__Texto proporcionado__.

★ ★ ★

Hablaba de escenarios. Yo creo que en un plazo no muy prolongado, el Rey debería abdicar en su hijo, el Príncipe Felipe.

Es necesario pasar página. Don Juan Carlos, cuyos servicios a España han sido tan importantes como indiscutibles, fruto de la edad y de su mala suerte, no puede mantener ya una agenda como la que requiere su alta responsabilidad.

Al Rey, es evidente, le gustaría salir por la puerta grande. No marcharse en un momento en el que su popularidad está en los niveles más bajos de su reinado.

Es loable el esfuerzo que está haciendo Don Juan Carlos por mantener su actividad, por mejorar su imagen. Pero debería ser consciente de que el tiempo no corre a su favor.

La abdicación es una decisión personal del Rey. Debe ser él y sólo él quien decida el momento y la circunstancia. Pero, para España, el relevo sería bueno.

★ ★ ★

__Reto 1__.
Transcribe completo y sin ningún cambio el texto sobre la posible abdicación del Rey.
El texto y las filas son materiales independientes entre sí.

★ ★ ★

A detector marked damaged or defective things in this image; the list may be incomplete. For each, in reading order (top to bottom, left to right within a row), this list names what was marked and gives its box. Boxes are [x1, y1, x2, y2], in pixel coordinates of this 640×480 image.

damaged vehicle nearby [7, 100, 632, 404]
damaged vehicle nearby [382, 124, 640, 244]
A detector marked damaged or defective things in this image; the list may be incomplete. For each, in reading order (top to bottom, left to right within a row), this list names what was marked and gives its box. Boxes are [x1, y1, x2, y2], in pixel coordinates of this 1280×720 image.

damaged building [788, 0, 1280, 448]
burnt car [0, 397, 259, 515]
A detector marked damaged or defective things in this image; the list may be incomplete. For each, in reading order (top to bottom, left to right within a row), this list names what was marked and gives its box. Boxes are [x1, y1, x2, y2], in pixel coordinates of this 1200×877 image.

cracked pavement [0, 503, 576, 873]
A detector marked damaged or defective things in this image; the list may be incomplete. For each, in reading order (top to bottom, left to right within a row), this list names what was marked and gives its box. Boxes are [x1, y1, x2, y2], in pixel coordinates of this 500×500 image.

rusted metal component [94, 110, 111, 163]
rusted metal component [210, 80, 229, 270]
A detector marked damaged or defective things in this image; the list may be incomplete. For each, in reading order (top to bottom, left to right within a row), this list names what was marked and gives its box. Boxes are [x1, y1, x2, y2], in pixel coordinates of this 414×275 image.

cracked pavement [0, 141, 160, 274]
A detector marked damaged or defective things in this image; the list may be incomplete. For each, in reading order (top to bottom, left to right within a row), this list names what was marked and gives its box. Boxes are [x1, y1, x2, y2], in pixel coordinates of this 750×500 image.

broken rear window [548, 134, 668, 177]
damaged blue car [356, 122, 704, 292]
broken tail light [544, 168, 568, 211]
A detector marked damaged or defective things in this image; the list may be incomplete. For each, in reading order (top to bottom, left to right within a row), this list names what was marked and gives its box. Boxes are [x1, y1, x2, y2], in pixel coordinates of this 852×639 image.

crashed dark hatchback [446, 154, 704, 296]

★ ★ ★

__Reto 2__.
Extrae sin cambios, dentro de las filas, desde la línea que contiene "this 500×500 image." hasta la línea que contiene "rusted metal component [210, 80, 229, 270]", ambas incluidas.

__Resultado final 1__.
Hablaba de escenarios. Yo creo que en un plazo no muy prolongado, el Rey debería abdicar en su hijo, el Príncipe Felipe.

Es necesario pasar página. Don Juan Carlos, cuyos servicios a España han sido tan importantes como indiscutibles, fruto de la edad y de su mala suerte, no puede mantener ya una agenda como la que requiere su alta responsabilidad.

Al Rey, es evidente, le gustaría salir por la puerta grande. No marcharse en un momento en el que su popularidad está en los niveles más bajos de su reinado.

Es loable el esfuerzo que está haciendo Don Juan Carlos por mantener su actividad, por mejorar su imagen. Pero debería ser consciente de que el tiempo no corre a su favor.

La abdicación es una decisión personal del Rey. Debe ser él y sólo él quien decida el momento y la circunstancia. Pero, para España, el relevo sería bueno.

__Resultado final 2__.
A detector marked damaged or defective things in this image; the list may be incomplete. For each, in reading order (top to bottom, left to right within a row), this list names what was marked and gives its box. Boxes are [x1, y1, x2, y2], in pixel coordinates of this 500×500 image.

rusted metal component [94, 110, 111, 163]
rusted metal component [210, 80, 229, 270]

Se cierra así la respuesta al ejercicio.